On pourrait décrire The Cut de Molly Flood en un mot : glissant. Dans le sens de quelque chose de difficile à retenir, ou quelque part de potentiellement dangereux. Peu importe le sens, c’est la description parfaite pour ce film qui raconte une trop courte traversée en canot vers un chalet isolé sur une île, à des heures de l’hôpital le plus près, ce que deux femmes préparant le souper réaliseront à la suite d’un geste malhabile avec un couteau.
« Devrions-nous rester ou partir? », dit Flood, qui explique que son film est coupé de façon qu’il soit elliptique de nature grâce au montage de Maria Todorov-Topouzov (« j’adore son rythme qui est un peu plus rapide que le mien », dit-elle), et qui tente de traduire le sentiment de nostalgie qui nous prend à souhaiter que l’été ne finisse jamais. « Nous cherchions un rythme qui rappelle un souvenir qui s’efface, le temps qui file, à l’image des étés canadiens », mentionne Flood. « Nous échappions à la sentimentalité. Si nous continuions à avancer, nous pourrions ressentir la tension dans la question posée ».
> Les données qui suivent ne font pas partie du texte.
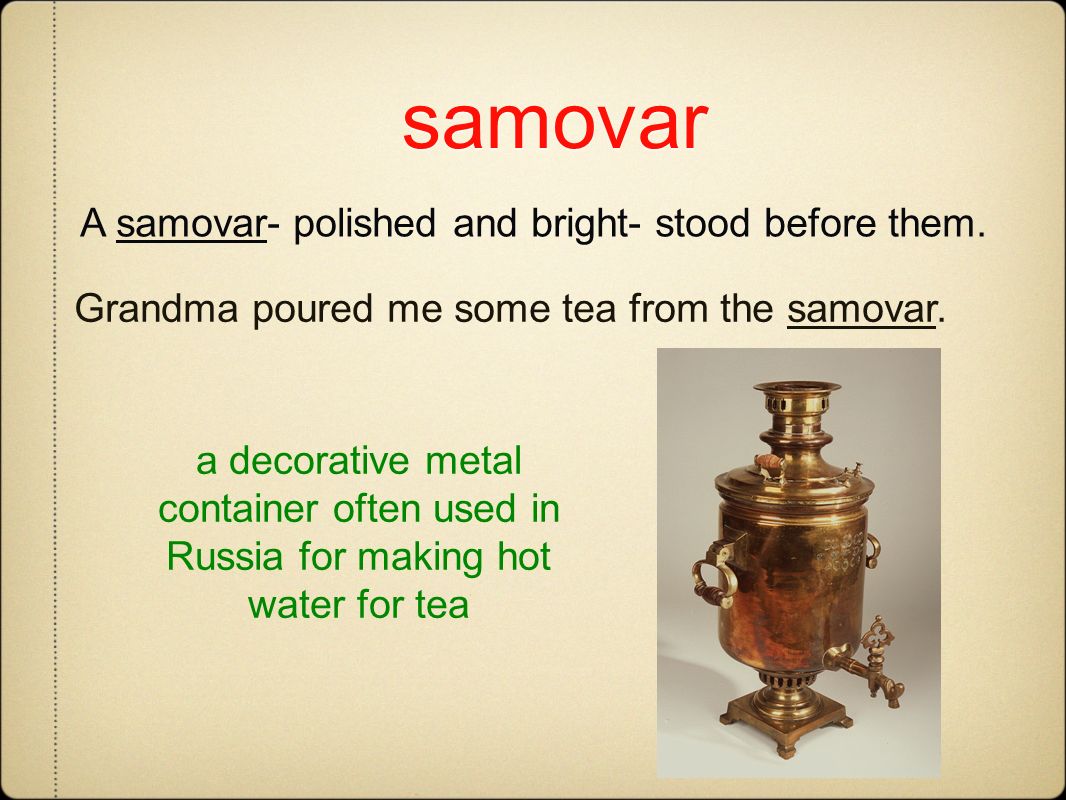 samovar

A samovar- polished and bright- stood before them.

Grandma poured me some tea from the samovar.

a decorative metal container often used in Russia for making hot water for tea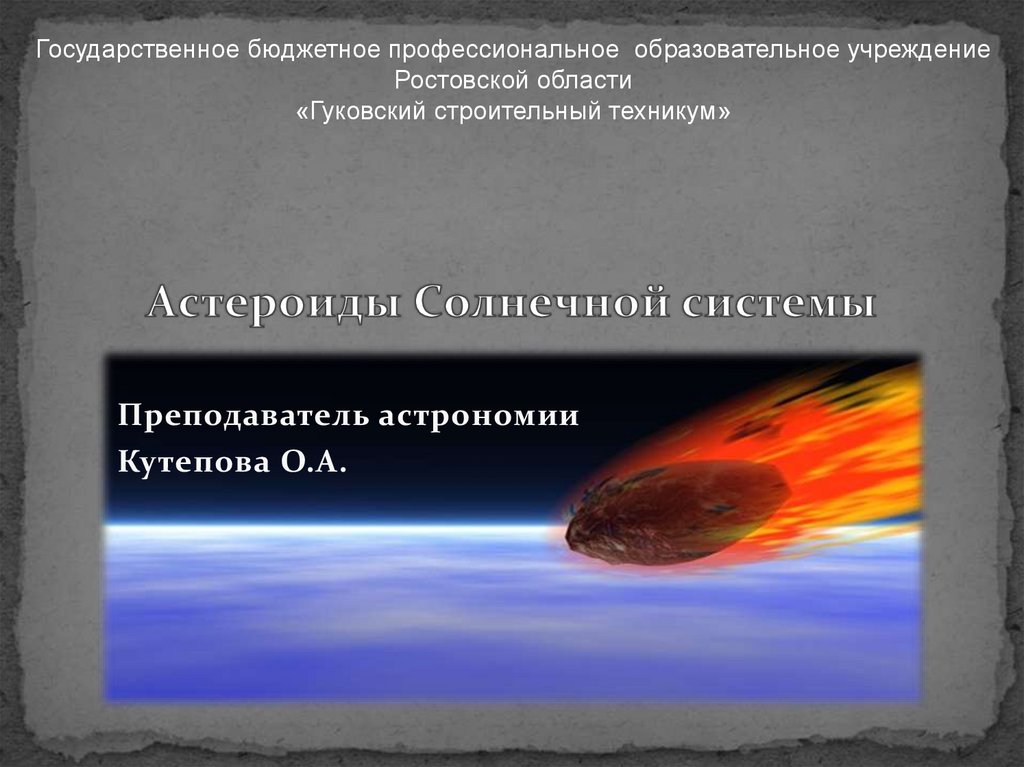 Государственное бюджетное профессиональное образовательное учреждение
Ростовской области
«Гуковский строительный техникум»

Астероиды Солнечной системы

Преподаватель астрономии
Кутепова О.А.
La question posée est certainement « tranchante ». Devraient-elles faire plus que de mettre un bandage? Encore plus difficile : est-ce que l’effort en vaut la peine?
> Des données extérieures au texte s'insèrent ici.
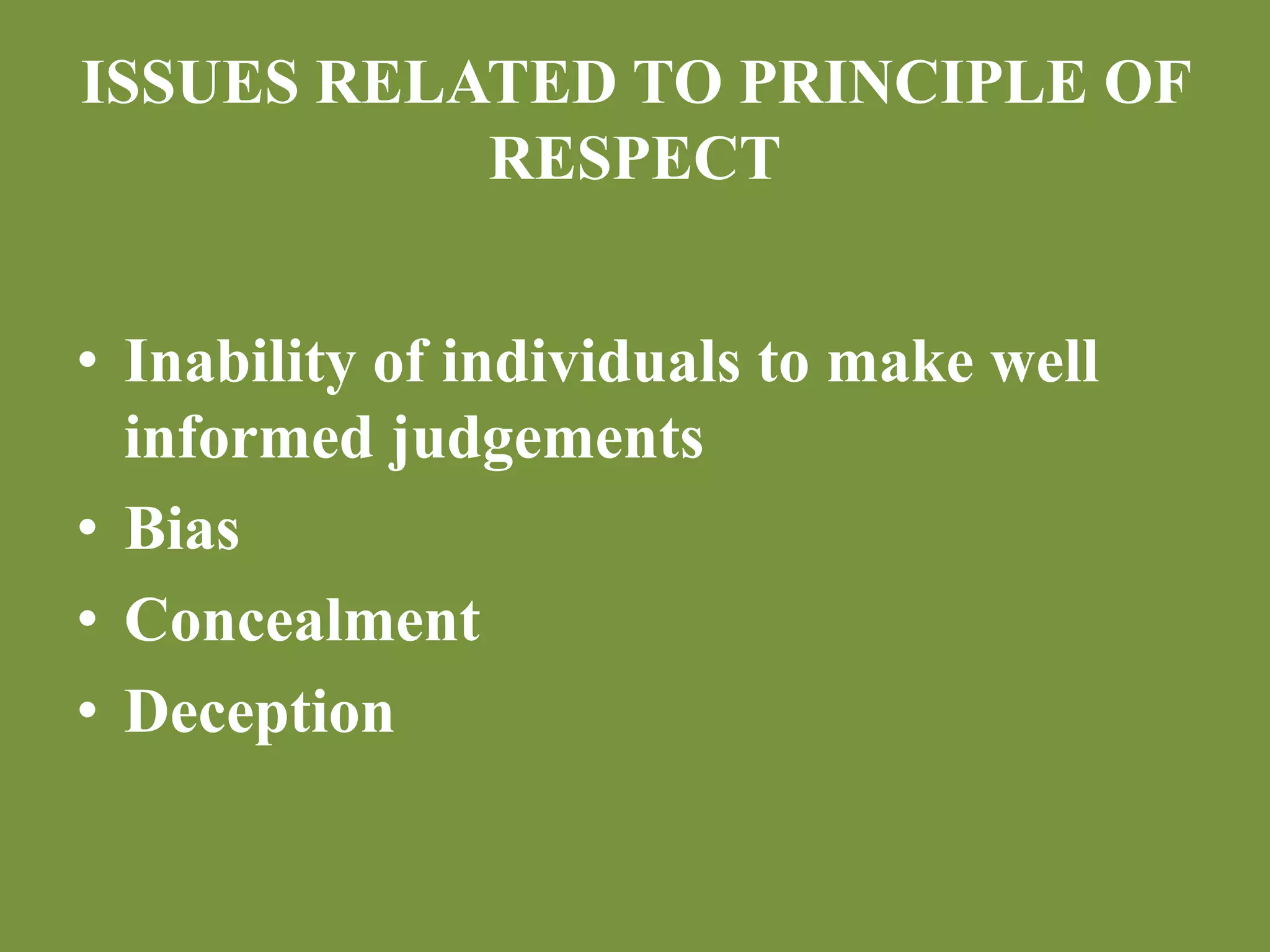 ISSUES RELATED TO PRINCIPLE OF RESPECT

• Inability of individuals to make well informed judgements
• Bias
• Concealment
• Deception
Comme mentionné, The Cut est glissant : lorsqu’on observe plus attentivement la relation des deux femmes à l’écran (interprétées par Chala Hunter et Molly Flood, enceinte de huit mois au moment du tournage), on remarque que les mêmes questions se posent. Alors que leurs chemins sont sur le point de diverger, laisseront-elles leur amitié leur glisser entre les doigts? Essaieront-elles de la raviver ou en feront-elles le deuil pour passer à autre chose?
« Ce film est profondément personnel », raconte Flood. « Je craignais de perdre des amis après avoir eu mon bébé, ce qui est finalement arrivé, mais ça n’a pas été aussi tragique que je le croyais. Les deux premières années passent rapidement, et finalement, les amis se retrouvent, mais le lien n’est plus tout à fait le même. Je crois au changement et à la réconciliation ».
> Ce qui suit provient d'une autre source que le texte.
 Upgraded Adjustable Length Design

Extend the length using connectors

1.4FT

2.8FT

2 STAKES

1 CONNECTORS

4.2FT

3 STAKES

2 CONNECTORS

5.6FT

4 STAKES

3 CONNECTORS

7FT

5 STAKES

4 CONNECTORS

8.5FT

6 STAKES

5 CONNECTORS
Soudainement, le titre du film suggère un type différent de coupure : les liens avec certaines personnes dans nos vies. « L’amitié, c’est profondément important pour moi, mais souvent, elle est moins valorisée que les relations amoureuses. La relation est différente, mais la peine peut être tout aussi intense. », révèle Flood.
Il est rafraîchissant de voir autant d’intensité, alors que les enjeux sont beaucoup moins importants qu’ils auraient pu l’être (la blessure profonde causée lors de la préparation du souper n’est pas la fin du monde). Flood précise que la décision de ne pas mettre l’emphase sur le danger était au cœur de la démarche créative. « J’ai grandi en regardant beaucoup de « films coming-of-age » qui racontaient souvent les aventures de jeunes garçons dans la nature sauvage devant faire face au danger dans des conditions extrêmes », dit-elle, en se demandant pourquoi la grossesse n’est pas considérée comme une étape initiatique en soi. « Alors que je traversais l’une des plus grandes transitions de ma vie, j’ai commencé à penser à comment la perte de soi ou d’une relation profonde est semblable à la vie et à la mort, et qu’une telle perte nécessitait un deuil. En tant que cinéaste, mon défi est devenu le suivant : comment rendre un voyage intérieur émotionnel cinématique sans faire référence à la jeunesse et à la mortalité? ».
The Cut était l’un des sept courts métrages du programme Talent tout court, propulsé par Téléfilm Canada, lors du Marché du film court de Clermont-Ferrand de 2024. Par ailleurs, Molly Flood et la productrice Breann Smordin travaillent actuellement au développement d’un premier long métrage.